Dr. Jörg Kraemer, Frank-Michael Goebel
Rz. 142
Stirbt der Schuldner, nachdem die Zwangsvollstreckung bereits begonnen hat, so kann diese nach § 779 Abs. 1 ZPO ungehindert in den Nachlass fortgesetzt werden, solange es keiner Handlung des Schuldners, wie etwa der Abgabe der eidesstattlichen Versicherung bedarf. Der Gerichtsvollzieher ist also berechtigt und verpflichtet, eine bereits gepfändete Sache zu versteigern. Die Kosten sind nach § 788 ZPO mit dem Hauptanspruch zu vollstrecken, auch wenn diese erst nach dem Tod des Schuldners entstanden sind.
Rz. 143
Hinweis
Für die Frage, ob die Zwangsvollstreckung i.S.d. § 779 Abs. 1 ZPO bereits begonnen hat, ist nicht auf die einzelne Zwangsvollstreckungsmaßnahme, sondern auf die Zwangsvollstreckung im Ganzen abzustellen.
Rz. 144
Bedarf es dagegen einer Handlung des Schuldners zur Fortsetzung der Zwangsvollstreckung oder um diese überhaupt beginnen zu können, so ist zu unterscheiden, ob die Erben bereits feststehen oder noch nicht. Solche Mitwirkungshandlungen sind beispielsweise erforderlich bei
Rz. 145
Ist dem Gläubiger bekannt, wer die Erben sind, und können diese die Erbschaft auch nicht mehr ausschlagen, so kann der Titel nach § 727 ZPO auf die Erben als Rechtsnachfolger des Schuldners umgeschrieben werden. Nach der wegen § 750 ZPO notwendigen erneuten Zustellung der so gegen die Erben neu geschaffenen vollstreckbaren Ausfertigung, kann dann gegen diese sowohl in den Nachlass als auch das Eigenvermögen der Erben vollstreckt werden.
Rz. 146
Tipp
Die Erben können ihre Haftung als Schuldner allerdings auf den Nachlass beschränken und dies dem Gläubiger mit der Vollstreckungsgegenklage der Erben nach § 785 ZPO entgegenhalten (ausführlich siehe § 14).
Rz. 147
Ist für den Nachlass ein Nachlassverwalter oder ein Testamentsvollstrecker bestellt, so bedarf es zunächst nach § 748 ZPO eines Titels gegen diese Person kraft Amtes, um in den Nachlass zu vollstrecken.
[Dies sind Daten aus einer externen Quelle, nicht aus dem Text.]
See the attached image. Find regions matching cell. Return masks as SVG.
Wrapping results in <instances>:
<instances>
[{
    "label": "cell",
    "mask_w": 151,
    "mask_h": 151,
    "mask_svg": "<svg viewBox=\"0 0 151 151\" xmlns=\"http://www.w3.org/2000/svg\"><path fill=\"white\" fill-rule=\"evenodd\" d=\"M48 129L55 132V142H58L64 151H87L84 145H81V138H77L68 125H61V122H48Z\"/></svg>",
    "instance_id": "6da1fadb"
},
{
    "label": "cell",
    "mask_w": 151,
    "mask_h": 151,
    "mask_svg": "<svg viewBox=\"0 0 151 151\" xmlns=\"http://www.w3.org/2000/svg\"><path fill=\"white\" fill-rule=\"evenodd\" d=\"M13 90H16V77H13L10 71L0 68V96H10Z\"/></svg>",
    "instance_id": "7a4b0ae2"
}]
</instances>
Ist der Titel bereits gegen den Erblasser geschaffen worden, so kann dieser entsprechend § 749 ZPO i.V.m. § 728 ZPO auf den Testamentsvollstrecker, bzw. den Nachlassverwalter umgeschrieben werden. Nach erneuter Zustellung kann dann auch auf diese Weise in den Nachlass die Zwangsvollstreckung betrieben werden.
Rz. 148
Sind die Erben unbekannt oder ist ungewiss, ob diese die Erbschaft angenommen haben und ist auch weder ein Nachlassverwalter noch ein Testamentsvollstrecker bestellt, so kann der Gläubiger beim Vollstreckungsgericht nach § 779 Abs. 2 ZPO die Bestellung eines einstweiligen besonderen Vertreters beantragen. Nach der Bestellung ist dann die Mitwirkungshandlung durch den besonderen Vertreter zu erbringen. Der besondere Vertreter hat die Stellung eines gesetzlichen Vertreters, wobei sich seine Vertretungsmacht auf die umfassende Mitwirkung an der Zwangsvollstreckung beschränkt. Er hat insbesondere die notwendigen Mitwirkungshandlungen vorzunehmen, kann allerdings auch Rechtsmittel einlegen. Das Vollstreckungsgericht muss die Bestellung des einstweiligen besonderen Vertreters durch Beschluss aufheben, wenn ihm Umstände bekannt werden, welche die Voraussetzungen der Bestellung entfallen lassen; nur dieser Aufhebungsbeschluss führt zur Beendigung des Vertreteramtes.
Rz. 149
Hinweis
Beachtet werden muss, dass die Kosten des besonderen Vertreters Kosten der Zwangsvollstreckung im Sinne von § 788 ZPO sind und daher zunächst vom Gläubiger vorgeschossen werden müssen. Für den Rechtsanwalt gehört der Antrag auf Bestellung eines solchen Vertreters nach § 19 Abs. 1 S. 2 Nr. 3 RVG zum Rechtszug, sodass diese Tätigkeit mit der 0,3 Verfahrensgebühr nach Nr. 3310 VV RVG abgegolten ist. Beim Vollstreckungsanwalt ist sie durch die Vollstreckungsgebühr der Nr. 3309 VV RVG abgegolten (§ 18 Abs. 1 Nr. 1 RVG). Gerichtsgebühren fallen nicht an.
Rz. 150
Statt des Antrags auf Bestellung eines einstweiligen besonderen Vertreters nach § 779 Abs. 2 ZPO kann der Gläubiger allerdings auch nach § 1961 BGB beim Nachlassgericht die Bestellung eines Nachlasspflegers beantragen.
Rz. 151
Die Vorgehensweise des Gerichtsvollziehers bei der Zwangsvollstreckung in den Nachlass hat neben § 779 ZPO in §§ 52 ff. GVGA eine nähere Ausgestaltung erfahren.